- **PROBLEM STATEMENT**
Reproduce the rows verbatim, beginning with the line that contains "From the picture's" and ending with the line that contains "6148 millimetres", both lines included.

[Spatial reasoning question data]
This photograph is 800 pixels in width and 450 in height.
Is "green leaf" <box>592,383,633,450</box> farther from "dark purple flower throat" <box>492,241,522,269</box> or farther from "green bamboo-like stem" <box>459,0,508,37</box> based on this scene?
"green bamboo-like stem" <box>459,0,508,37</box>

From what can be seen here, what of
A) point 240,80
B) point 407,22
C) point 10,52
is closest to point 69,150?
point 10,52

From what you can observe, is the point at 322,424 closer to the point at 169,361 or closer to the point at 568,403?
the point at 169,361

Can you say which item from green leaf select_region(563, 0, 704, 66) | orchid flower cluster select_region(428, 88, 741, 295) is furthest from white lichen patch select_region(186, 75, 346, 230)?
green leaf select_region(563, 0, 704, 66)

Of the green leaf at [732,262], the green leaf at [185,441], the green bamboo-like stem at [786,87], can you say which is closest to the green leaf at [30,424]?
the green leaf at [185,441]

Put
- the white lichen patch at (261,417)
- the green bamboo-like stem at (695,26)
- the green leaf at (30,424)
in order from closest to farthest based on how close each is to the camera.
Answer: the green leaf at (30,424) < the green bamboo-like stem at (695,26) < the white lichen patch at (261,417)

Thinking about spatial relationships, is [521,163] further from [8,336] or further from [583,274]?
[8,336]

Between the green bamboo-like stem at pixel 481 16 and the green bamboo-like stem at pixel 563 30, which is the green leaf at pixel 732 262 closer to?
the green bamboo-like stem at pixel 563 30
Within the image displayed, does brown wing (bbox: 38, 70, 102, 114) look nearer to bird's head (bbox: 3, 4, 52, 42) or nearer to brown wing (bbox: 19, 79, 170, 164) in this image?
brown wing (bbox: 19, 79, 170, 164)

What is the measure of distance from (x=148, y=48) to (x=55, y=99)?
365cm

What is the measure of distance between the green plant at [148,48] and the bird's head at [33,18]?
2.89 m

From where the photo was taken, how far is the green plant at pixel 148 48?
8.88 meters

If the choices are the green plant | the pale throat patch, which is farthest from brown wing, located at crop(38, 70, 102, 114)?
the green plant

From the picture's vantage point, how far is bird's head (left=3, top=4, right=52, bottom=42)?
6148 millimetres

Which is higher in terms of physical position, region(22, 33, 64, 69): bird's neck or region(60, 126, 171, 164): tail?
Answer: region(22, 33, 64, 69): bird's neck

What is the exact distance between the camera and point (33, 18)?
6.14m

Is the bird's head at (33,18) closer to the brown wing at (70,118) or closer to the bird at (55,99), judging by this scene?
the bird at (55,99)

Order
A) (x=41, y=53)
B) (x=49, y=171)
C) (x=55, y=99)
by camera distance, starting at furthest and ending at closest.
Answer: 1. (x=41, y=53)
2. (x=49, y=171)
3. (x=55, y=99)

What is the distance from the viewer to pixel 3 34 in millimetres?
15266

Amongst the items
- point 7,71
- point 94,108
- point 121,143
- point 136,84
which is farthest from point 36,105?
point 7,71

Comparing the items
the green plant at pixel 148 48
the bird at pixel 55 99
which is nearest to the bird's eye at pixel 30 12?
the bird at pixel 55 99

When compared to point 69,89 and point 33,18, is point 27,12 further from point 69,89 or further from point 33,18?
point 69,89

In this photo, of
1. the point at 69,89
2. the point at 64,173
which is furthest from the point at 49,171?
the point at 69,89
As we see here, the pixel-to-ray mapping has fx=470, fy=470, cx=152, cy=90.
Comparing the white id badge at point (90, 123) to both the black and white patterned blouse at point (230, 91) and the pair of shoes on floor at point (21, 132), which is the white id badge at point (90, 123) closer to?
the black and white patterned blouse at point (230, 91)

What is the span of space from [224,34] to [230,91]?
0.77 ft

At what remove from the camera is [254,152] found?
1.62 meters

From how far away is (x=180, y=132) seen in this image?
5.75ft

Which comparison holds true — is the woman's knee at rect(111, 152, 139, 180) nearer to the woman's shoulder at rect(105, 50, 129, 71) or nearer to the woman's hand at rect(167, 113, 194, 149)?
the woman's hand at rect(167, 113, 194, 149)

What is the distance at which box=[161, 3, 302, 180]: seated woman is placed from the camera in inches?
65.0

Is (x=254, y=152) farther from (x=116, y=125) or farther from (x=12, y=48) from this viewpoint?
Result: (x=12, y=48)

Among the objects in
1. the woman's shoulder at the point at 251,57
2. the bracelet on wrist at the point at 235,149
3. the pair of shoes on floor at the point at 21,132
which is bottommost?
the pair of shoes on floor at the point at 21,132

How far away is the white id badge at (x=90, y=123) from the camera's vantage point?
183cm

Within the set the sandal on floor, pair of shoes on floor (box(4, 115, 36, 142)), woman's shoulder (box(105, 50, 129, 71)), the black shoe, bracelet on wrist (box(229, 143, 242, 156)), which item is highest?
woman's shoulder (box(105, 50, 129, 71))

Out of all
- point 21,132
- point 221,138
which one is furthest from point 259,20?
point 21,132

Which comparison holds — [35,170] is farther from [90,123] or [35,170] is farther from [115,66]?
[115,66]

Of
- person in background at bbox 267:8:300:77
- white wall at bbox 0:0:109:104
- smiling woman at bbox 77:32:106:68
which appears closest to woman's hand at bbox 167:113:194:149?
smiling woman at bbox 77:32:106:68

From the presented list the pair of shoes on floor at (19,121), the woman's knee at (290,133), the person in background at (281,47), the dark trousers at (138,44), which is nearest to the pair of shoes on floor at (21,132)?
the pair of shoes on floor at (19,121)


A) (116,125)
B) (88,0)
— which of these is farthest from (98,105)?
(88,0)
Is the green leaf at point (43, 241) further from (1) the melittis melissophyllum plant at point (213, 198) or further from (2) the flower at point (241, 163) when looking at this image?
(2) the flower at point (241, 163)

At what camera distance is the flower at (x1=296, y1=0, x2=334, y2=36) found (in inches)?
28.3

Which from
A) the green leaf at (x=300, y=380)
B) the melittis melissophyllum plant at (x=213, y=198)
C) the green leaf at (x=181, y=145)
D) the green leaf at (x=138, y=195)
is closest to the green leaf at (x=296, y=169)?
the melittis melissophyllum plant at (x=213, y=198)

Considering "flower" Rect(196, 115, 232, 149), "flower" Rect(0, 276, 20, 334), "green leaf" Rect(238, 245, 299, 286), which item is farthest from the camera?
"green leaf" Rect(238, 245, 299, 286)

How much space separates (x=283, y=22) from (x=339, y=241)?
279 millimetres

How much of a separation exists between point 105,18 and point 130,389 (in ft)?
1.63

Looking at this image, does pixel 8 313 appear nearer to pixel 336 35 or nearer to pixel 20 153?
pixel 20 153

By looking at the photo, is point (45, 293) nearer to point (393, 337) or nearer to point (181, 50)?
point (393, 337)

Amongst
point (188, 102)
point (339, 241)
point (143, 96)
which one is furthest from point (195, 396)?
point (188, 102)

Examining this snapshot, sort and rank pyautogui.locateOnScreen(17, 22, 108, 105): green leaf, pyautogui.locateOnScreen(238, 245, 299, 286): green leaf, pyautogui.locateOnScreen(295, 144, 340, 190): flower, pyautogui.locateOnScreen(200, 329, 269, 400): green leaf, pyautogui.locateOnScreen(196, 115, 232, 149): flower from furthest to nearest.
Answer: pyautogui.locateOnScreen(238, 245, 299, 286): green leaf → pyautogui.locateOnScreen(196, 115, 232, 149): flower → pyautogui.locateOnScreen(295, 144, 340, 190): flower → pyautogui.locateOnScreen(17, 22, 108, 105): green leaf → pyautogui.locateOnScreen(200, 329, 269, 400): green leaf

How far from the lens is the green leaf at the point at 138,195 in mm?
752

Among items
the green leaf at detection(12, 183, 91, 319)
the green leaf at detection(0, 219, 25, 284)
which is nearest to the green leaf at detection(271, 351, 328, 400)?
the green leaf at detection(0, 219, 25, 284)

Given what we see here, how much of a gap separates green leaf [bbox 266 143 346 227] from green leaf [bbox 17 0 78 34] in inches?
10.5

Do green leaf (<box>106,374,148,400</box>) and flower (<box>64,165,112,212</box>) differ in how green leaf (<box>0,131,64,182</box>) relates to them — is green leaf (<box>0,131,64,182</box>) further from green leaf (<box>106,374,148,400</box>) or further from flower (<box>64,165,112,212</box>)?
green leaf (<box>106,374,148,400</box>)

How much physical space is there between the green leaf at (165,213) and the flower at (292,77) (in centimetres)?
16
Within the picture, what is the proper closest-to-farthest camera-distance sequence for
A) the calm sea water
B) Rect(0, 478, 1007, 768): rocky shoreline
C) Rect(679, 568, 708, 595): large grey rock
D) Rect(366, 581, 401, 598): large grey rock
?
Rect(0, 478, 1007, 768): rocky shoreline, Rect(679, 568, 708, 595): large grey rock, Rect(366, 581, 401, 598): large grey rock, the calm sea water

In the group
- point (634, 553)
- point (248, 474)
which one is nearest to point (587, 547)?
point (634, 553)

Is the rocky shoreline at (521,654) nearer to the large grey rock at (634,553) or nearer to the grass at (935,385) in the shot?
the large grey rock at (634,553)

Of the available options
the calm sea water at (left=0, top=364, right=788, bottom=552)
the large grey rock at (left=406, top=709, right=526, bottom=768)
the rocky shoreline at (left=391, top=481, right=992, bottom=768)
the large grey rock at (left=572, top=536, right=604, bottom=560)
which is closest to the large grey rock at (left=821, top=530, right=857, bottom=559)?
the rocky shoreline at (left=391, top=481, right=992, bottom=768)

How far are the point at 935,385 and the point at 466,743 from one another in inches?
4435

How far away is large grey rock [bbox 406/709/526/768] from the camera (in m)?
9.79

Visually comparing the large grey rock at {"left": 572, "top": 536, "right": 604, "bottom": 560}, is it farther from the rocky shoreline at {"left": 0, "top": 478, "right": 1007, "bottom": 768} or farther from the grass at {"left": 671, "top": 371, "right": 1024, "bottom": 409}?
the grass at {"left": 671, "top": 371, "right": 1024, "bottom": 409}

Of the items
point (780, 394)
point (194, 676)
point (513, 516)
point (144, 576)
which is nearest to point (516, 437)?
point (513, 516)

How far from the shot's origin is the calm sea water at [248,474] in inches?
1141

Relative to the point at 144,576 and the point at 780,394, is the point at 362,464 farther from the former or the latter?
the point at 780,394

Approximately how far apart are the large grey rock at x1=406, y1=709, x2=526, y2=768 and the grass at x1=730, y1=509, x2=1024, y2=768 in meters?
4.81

- **ANSWER FOR THIS EXERCISE**
From the picture's vantage point, how far is bird's head (left=3, top=4, right=52, bottom=42)?
6148 millimetres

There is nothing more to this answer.